MAT22306 - Quantitative research methodology and statistics
Lecture 1.1
Data types and distributions:
Variables must be able to vary (have different values), e.g. gender (can be male/female). Male is not a variable, as it
cannot vary. Male is a level of variable.
Types of variables:
Categorical/nominal: there’s no order or magnitude. Solely distinguishes between levels.
Ordinal: distinguishes between levels, fixed order. Clear order, no clear magnitude/difference between the values.
Interval: distinguished between levels and values, with a fixed order and there’s equal distance from the differences.
Ratio: distinguished between levels and values, with a fixed order. Distances are equal, but now there’s a natural zero
Describing findings of variables:
Categorical: reporting in percentages or frequencies (56 oranges, 60 apples)
Ordinal: reporting in percentages or frequencies.
Interval: infinitely many options (infinite categories). Report in summary measures for mean, central tendency, and
width of distribution.
Ratio: infinitely many options (infinite categories). Report in summary measures for mean, central tendency, and width
of distribution.
Measures of central tendency:
How to summarize groups of people with one measure? Describe the typical/average income in group
Mode: most common occurrence. Measure of centrality
Median: middle person
Mean: what is the average?
In a normal distribution, all central tendency measures are the same.
Measures of distribution:
Shows the difference/spread in the sample, used with percentiles (%) or % ranges
Standard deviation: the average distance from the average.

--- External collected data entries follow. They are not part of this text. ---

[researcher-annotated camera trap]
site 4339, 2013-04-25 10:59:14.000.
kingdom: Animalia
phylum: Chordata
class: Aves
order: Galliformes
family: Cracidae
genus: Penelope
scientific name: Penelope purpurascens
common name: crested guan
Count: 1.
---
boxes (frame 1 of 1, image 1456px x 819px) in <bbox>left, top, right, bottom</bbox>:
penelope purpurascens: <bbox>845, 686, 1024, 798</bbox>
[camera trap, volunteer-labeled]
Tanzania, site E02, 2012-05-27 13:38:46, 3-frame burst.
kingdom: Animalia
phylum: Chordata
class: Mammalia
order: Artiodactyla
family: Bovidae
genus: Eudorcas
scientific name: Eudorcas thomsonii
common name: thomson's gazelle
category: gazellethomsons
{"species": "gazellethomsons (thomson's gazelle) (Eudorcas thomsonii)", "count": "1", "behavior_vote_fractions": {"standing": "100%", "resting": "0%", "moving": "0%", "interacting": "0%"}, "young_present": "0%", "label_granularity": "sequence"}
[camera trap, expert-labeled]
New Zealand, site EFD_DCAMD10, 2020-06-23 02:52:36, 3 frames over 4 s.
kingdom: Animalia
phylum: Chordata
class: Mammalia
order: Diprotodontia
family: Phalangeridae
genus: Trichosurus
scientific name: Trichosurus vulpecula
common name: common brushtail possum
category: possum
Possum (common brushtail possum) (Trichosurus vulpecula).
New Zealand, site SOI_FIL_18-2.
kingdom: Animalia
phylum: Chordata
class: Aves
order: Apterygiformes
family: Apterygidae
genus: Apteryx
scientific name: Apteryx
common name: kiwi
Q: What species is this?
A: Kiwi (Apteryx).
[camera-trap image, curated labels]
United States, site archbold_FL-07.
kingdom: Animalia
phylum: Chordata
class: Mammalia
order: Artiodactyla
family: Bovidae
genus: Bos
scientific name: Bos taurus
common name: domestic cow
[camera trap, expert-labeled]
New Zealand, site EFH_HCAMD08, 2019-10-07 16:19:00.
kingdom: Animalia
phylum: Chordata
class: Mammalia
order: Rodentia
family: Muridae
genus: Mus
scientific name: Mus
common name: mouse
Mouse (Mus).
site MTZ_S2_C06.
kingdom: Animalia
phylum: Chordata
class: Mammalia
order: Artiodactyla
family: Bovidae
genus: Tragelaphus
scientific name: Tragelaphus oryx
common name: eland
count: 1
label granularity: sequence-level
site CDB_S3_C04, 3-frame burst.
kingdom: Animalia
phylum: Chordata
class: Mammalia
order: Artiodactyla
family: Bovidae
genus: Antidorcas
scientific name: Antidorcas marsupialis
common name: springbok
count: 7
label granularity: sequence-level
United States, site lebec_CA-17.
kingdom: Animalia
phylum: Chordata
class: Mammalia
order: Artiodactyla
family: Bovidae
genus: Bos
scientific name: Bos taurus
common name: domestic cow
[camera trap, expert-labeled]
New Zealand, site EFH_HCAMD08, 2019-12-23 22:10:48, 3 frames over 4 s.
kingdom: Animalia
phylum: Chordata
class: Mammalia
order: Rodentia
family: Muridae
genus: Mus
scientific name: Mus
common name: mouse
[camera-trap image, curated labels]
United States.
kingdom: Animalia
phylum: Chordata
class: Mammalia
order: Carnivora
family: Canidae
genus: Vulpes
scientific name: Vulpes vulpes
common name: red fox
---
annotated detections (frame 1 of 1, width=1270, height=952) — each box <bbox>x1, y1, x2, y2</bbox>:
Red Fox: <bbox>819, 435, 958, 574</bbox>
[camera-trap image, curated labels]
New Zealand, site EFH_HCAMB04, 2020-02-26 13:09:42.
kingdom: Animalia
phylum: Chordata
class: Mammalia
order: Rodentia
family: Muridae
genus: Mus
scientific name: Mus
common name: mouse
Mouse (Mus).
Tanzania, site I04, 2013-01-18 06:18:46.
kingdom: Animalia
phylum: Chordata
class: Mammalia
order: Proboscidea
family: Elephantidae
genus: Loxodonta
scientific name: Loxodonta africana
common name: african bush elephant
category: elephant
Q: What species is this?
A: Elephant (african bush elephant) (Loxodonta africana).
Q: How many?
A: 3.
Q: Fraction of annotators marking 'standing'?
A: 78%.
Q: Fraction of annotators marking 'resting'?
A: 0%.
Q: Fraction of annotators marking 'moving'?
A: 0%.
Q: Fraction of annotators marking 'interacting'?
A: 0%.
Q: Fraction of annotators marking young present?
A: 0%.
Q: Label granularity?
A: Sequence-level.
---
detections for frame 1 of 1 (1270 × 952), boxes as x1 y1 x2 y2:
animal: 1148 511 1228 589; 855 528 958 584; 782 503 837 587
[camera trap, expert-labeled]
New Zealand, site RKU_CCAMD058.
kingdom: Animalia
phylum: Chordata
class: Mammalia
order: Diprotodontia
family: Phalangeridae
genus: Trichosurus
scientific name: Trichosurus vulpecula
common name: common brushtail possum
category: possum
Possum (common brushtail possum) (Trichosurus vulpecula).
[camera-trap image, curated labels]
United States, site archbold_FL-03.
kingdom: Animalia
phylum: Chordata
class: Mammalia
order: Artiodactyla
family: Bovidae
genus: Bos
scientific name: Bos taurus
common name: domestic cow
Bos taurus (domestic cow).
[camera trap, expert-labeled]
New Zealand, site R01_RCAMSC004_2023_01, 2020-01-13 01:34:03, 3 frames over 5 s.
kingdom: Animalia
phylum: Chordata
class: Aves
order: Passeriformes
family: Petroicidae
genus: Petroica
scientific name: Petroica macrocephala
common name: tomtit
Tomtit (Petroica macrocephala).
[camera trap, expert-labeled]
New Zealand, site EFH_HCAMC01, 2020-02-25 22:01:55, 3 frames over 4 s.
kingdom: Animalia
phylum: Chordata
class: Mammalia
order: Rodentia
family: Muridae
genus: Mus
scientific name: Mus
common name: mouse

Formula: sum (each individual observation – overall mean) ² / total nr of observations. So,
(squared difference between the value of an observation minus the mean).
Sum of Squares (SS): for every score you have, you calculate the difference to the mean (obs –
mean), and square it. Add all of these up. The more observations, the > the sum.
Variance: independent variation from the number of observations around mean. Formula:
Sum of squares / total number of observations.
Normal distribution notation: N(μ, σ)
Standard normal distribution (z-distribution) notation: N(0, 1). μ = 0 σ = 1. → Tabel Field p. 995-998.
Standard normal distribution: number of standard deviations
from the mean. Number: how much of the total observations
is lower than the z-value?
Rules of thumb normal distribution:
Generally, 50% is lower than the mean.
68% is between + and – 1 standard deviation. 1 SD from the
mean, means 2/3 of the sample (68%), etc
,Kurtosis: indicates the pointiness (how high the top value) is of the distribution. Three possibilities: Leptokurtic = very
high point.
Mesokurtic = normal
Platykurtic = flattened.
Lack of symmetry: skewness. Can be tricky as
the mean can no longer be used as a central
tendency value of the data.
Positive skewness = longer tail towards positive
values
Negative skewness = longer tail towards
negative values.
Checks for normal distribution/normality:
1) Histogram: does it look like a bell-shaped curve/ND?
2) Boxplot: median is given, around that box of 50% of all observations. Symmetric in box and whiskers? Whiskers
(uiteinden) should capture about 95% of the values.
3) Q-Q plot: are the predicted residuals under normality the same as the observed residuals (difference between
mean)? Ideally all residuals should be on the straight line.
Fixing non-normality:
Many real world situations have a lowest possible value of 0, e.g. income, distance, time spent on task. Then you get
a positively skewed distribution (figure above), which is called log-normal. In cases where it makes sense to think
about doubling distance or times (e.g. spending 1 or 2 secs on a task, or 1 or 2 minutes), then you can calculate the
logarithm of such a scale. Then the skewed data could transforms to a normal distribution.
Sample and population:
Population = every case of interest
Sample = part of the population, which we try to generalize to the population at large
Population estimates require random samples. Inferential statistics: making population claims based on sample.
Estimate values for population through sample:
μ: sample mean (M or 𝑥̅ ) is an estimate for population mean (μ)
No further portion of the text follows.